The eyes of most living things are particularly sensitive to movement .... so in a large field of spinning objects the proximate one gets "lost" in the pattern.  It looks like everything else.   Our eyes also play ticks on us.  Think of a custom wheel on a car or bike, as it passes by, it often appears as if it is not rotating or even going backwards.  The key here, one would expect, is not the color at all ... it is the disturbance of the pattern.     Having ONE black blade and TWO white blades .... where the black blade is at 12:00 o'clock on one it will be 12:25 on the next one, 12:52 on the next one .... this makes the closer structures "stand out" from the surrounding pattern.

And it must be understood that bird deaths from power line collisions are 100 times greater than deaths from wind turbines.  From the study, at a small wind  farm (40m blades)  ... bird deaths averaged 0.75 bird deaths per turbine per year [18 birds / ( 6 years x 4 turbines)] .    The control group had 0.29 deaths per turbine per year deaths [7 x  / ( 6 years x 4 turbines)].  There is no explanation about what was difference  between the two groups that resulted in the test group having 2.59 times more deaths.

[ENTRIES PROVIDED]:

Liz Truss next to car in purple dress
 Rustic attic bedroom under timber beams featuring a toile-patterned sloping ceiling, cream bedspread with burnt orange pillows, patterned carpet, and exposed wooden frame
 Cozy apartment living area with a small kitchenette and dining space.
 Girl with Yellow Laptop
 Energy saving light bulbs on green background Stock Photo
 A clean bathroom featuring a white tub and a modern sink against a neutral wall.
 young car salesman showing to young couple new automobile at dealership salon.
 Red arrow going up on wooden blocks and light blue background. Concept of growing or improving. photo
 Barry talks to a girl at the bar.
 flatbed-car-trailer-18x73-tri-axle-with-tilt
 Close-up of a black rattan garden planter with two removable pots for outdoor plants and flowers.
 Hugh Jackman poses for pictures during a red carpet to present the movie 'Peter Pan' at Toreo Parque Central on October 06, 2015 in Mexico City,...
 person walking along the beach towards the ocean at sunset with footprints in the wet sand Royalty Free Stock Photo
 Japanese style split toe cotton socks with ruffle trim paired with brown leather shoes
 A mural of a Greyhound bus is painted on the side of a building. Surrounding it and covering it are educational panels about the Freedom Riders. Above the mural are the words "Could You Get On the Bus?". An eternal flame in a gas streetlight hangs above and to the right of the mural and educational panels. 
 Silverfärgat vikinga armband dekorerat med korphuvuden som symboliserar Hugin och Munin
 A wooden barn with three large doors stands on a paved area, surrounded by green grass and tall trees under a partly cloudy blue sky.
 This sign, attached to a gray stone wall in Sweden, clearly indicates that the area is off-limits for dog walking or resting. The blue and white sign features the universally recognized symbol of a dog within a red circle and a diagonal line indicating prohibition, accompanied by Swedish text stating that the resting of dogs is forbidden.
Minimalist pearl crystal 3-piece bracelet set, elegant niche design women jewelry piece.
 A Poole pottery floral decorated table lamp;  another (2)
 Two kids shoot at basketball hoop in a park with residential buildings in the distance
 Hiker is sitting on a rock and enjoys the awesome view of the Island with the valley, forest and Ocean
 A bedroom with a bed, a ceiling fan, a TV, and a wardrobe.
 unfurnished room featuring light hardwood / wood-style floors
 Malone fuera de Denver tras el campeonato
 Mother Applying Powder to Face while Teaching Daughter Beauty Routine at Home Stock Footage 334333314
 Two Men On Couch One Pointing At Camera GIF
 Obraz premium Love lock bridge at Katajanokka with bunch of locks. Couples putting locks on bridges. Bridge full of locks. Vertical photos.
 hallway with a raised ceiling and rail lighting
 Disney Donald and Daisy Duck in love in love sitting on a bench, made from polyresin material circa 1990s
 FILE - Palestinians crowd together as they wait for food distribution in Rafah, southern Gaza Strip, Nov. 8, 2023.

[CHECK YOUR UNDERSTANDING]:
1/ Rewrite the paragraph of the wind turbine text that begins "The eyes of most living things" as a short bulleted list that keeps its main facts.
2/ Copy word for word the part of the wind turbine text between "The eyes of" and "the surrounding pattern.", inclusive.
The lines play no part in any of this.

[ANSWERS]:
1/
- Most eyes are very sensitive to movement, so in a large field of spinning objects the nearest one gets "lost" in the pattern and looks like all the rest.
- Eyes can be fooled: a custom wheel on a passing car or bike may seem to stand still or even turn backwards.
- The key is likely not color but breaking up the pattern.
- With one black blade and two white blades, the black blade sits at a different spot on each one (12:00, then 12:25, then 12:52), so the closer structures "stand out" from the pattern around them.

2/
The eyes of most living things are particularly sensitive to movement .... so in a large field of spinning objects the proximate one gets "lost" in the pattern.  It looks like everything else.   Our eyes also play ticks on us.  Think of a custom wheel on a car or bike, as it passes by, it often appears as if it is not rotating or even going backwards.  The key here, one would expect, is not the color at all ... it is the disturbance of the pattern.     Having ONE black blade and TWO white blades .... where the black blade is at 12:00 o'clock on one it will be 12:25 on the next one, 12:52 on the next one .... this makes the closer structures "stand out" from the surrounding pattern.